Task goal –
Copy out all the rows below, swapping each "engine grille" for "front grille" and leaving the rest untouched.

Information provided –

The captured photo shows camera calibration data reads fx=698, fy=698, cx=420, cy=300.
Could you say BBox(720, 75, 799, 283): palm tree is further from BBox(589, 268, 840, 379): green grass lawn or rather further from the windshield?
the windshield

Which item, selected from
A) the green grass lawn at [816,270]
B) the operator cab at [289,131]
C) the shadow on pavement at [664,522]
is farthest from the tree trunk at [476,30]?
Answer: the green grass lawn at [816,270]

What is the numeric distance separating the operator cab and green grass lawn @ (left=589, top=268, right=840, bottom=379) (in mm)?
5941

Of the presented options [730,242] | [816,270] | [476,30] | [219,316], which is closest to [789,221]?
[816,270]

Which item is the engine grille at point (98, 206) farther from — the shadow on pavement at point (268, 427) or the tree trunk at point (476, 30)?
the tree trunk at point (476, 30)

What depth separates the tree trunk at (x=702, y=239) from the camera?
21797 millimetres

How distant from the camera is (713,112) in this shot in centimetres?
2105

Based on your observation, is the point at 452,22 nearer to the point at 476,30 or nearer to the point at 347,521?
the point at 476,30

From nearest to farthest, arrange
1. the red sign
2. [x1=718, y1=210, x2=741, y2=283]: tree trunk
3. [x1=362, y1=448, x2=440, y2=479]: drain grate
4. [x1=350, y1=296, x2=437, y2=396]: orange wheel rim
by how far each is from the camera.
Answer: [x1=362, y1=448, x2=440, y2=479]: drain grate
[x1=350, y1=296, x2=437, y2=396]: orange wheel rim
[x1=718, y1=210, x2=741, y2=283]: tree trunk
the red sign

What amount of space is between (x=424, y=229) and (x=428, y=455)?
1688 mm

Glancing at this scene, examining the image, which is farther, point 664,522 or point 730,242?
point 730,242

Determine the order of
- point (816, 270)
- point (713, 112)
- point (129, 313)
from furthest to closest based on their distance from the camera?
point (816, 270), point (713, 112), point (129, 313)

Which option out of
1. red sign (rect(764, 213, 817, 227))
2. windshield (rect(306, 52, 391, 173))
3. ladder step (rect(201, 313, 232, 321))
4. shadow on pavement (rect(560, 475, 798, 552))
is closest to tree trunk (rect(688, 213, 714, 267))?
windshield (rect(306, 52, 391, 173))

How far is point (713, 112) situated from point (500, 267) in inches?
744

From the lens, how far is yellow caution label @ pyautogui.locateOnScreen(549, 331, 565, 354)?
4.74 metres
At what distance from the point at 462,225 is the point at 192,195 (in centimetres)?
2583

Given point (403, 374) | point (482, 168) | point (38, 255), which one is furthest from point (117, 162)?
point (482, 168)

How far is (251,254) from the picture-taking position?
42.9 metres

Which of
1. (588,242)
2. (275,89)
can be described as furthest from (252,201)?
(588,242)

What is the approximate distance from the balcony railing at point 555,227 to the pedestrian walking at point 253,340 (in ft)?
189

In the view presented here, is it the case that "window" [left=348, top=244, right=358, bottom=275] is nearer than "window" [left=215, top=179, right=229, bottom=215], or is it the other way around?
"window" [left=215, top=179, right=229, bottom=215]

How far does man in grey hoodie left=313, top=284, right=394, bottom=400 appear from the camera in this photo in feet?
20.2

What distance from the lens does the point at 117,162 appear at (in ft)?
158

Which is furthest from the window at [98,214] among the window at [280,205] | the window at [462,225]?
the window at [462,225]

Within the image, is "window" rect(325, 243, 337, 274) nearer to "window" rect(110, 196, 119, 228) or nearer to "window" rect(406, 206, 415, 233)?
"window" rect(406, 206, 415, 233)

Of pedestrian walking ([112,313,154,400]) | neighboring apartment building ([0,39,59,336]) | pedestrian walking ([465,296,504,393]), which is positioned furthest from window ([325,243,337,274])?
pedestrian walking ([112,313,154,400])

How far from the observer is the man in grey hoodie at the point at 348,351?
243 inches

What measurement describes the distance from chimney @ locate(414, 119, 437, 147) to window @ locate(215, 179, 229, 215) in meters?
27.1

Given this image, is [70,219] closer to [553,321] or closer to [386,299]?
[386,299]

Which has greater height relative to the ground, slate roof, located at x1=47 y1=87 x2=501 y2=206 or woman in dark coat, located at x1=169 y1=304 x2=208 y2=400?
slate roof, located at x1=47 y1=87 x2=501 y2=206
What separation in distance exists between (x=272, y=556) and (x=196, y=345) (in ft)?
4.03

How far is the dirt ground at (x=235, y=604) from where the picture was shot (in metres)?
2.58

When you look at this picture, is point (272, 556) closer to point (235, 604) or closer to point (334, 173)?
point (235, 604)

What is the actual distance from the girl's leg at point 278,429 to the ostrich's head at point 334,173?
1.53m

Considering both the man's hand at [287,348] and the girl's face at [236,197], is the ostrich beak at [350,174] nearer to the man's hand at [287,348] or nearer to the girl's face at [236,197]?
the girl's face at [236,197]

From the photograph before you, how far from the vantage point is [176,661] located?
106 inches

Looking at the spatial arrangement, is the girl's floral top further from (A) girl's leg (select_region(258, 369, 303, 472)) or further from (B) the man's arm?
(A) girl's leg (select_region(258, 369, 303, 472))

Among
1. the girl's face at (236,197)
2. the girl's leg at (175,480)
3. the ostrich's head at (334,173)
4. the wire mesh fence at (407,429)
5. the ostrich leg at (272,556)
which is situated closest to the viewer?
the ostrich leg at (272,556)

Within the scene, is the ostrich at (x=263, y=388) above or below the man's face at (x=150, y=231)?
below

Expected output –
The captured photo shows camera calibration data reads fx=698, fy=698, cx=420, cy=300.
Could you say BBox(720, 75, 799, 283): palm tree is further from BBox(589, 268, 840, 379): green grass lawn or rather further from the windshield?
the windshield

Which item, selected from
A) the green grass lawn at [816,270]
B) the operator cab at [289,131]
C) the shadow on pavement at [664,522]
is farthest from the tree trunk at [476,30]?
Answer: the green grass lawn at [816,270]

What is the numeric distance separating the operator cab and green grass lawn @ (left=589, top=268, right=840, bottom=379) (in mm)?
5941

Of the presented options [730,242] | [816,270] | [476,30] | [219,316], which is closest to [789,221]?
[816,270]

Which item is the front grille at point (98, 206) farther from — the shadow on pavement at point (268, 427) or the tree trunk at point (476, 30)?
the tree trunk at point (476, 30)

What depth separates the tree trunk at (x=702, y=239) from the camera?
21797 millimetres

How distant from the camera is (713,112) in this shot in centimetres?
2105

Based on your observation, is the point at 452,22 nearer to the point at 476,30 or nearer to the point at 347,521?
the point at 476,30

From nearest to farthest, arrange
1. the red sign
2. [x1=718, y1=210, x2=741, y2=283]: tree trunk
3. [x1=362, y1=448, x2=440, y2=479]: drain grate
4. [x1=350, y1=296, x2=437, y2=396]: orange wheel rim
by how far each is from the camera.
Answer: [x1=362, y1=448, x2=440, y2=479]: drain grate
[x1=350, y1=296, x2=437, y2=396]: orange wheel rim
[x1=718, y1=210, x2=741, y2=283]: tree trunk
the red sign

What amount of space is between (x=424, y=229) and (x=428, y=455)?
1688 mm

Glancing at this scene, examining the image, which is farther, point 664,522 or point 730,242?
point 730,242

Determine the order of
- point (816, 270)
- point (713, 112)
- point (129, 313)
from furthest to closest based on their distance from the camera?
point (816, 270), point (713, 112), point (129, 313)

Which option out of
1. red sign (rect(764, 213, 817, 227))
2. windshield (rect(306, 52, 391, 173))
3. ladder step (rect(201, 313, 232, 321))
4. shadow on pavement (rect(560, 475, 798, 552))
is closest to tree trunk (rect(688, 213, 714, 267))?
windshield (rect(306, 52, 391, 173))

How far is point (713, 112) situated from point (500, 267) in inches?
744

From the lens, how far is yellow caution label @ pyautogui.locateOnScreen(549, 331, 565, 354)?
4.74 metres
At what distance from the point at 462,225 is the point at 192,195 (in centimetres)?
2583

Given point (403, 374) | point (482, 168) | point (38, 255), which one is furthest from point (117, 162)?
point (482, 168)

How far is (251,254) from the picture-taking position?
42.9 metres

Which of
1. (588,242)
2. (275,89)
can be described as furthest from (252,201)?
(588,242)

What is the approximate distance from the balcony railing at point 555,227 to the pedestrian walking at point 253,340 (in ft)?
189

In the view presented here, is it the case that "window" [left=348, top=244, right=358, bottom=275] is nearer than "window" [left=215, top=179, right=229, bottom=215], or is it the other way around?
"window" [left=215, top=179, right=229, bottom=215]

How far does man in grey hoodie left=313, top=284, right=394, bottom=400 appear from the camera in this photo in feet?
20.2

What distance from the lens does the point at 117,162 appear at (in ft)?
158

Which is furthest from the window at [98,214] among the window at [280,205] | the window at [462,225]?
the window at [462,225]

Within the image, is "window" rect(325, 243, 337, 274) nearer to "window" rect(110, 196, 119, 228) or nearer to "window" rect(406, 206, 415, 233)?
"window" rect(406, 206, 415, 233)

Of pedestrian walking ([112,313,154,400]) | neighboring apartment building ([0,39,59,336]) | pedestrian walking ([465,296,504,393]), which is positioned furthest from window ([325,243,337,274])?
pedestrian walking ([112,313,154,400])

How far from the observer is the man in grey hoodie at the point at 348,351?
243 inches

What measurement describes the distance from chimney @ locate(414, 119, 437, 147) to window @ locate(215, 179, 229, 215) in meters?
27.1

Given this image, is [70,219] closer to [553,321] or closer to [386,299]?
[386,299]

Which has greater height relative to the ground, slate roof, located at x1=47 y1=87 x2=501 y2=206 or woman in dark coat, located at x1=169 y1=304 x2=208 y2=400?
slate roof, located at x1=47 y1=87 x2=501 y2=206
What separation in distance exists between (x=272, y=556) and (x=196, y=345) (in ft)?
4.03

How far is the dirt ground at (x=235, y=604) from where the picture was shot (in metres)?
2.58

When you look at this picture, is point (272, 556) closer to point (235, 604) or closer to point (334, 173)?
point (235, 604)

What is the actual distance from the girl's leg at point 278,429 to the ostrich's head at point 334,173?
1.53m

Considering both the man's hand at [287,348] and the girl's face at [236,197], is the ostrich beak at [350,174] nearer to the man's hand at [287,348] or nearer to the girl's face at [236,197]?
the girl's face at [236,197]

From the photograph before you, how far from the vantage point is [176,661] located?
106 inches

Looking at the spatial arrangement, is the girl's floral top further from (A) girl's leg (select_region(258, 369, 303, 472)) or further from (B) the man's arm?
(A) girl's leg (select_region(258, 369, 303, 472))

Among
1. the girl's face at (236,197)
2. the girl's leg at (175,480)
3. the ostrich's head at (334,173)
4. the wire mesh fence at (407,429)
5. the ostrich leg at (272,556)
which is situated closest to the viewer?
the ostrich leg at (272,556)

Within the scene, is the ostrich at (x=263, y=388) above or below the man's face at (x=150, y=231)?
below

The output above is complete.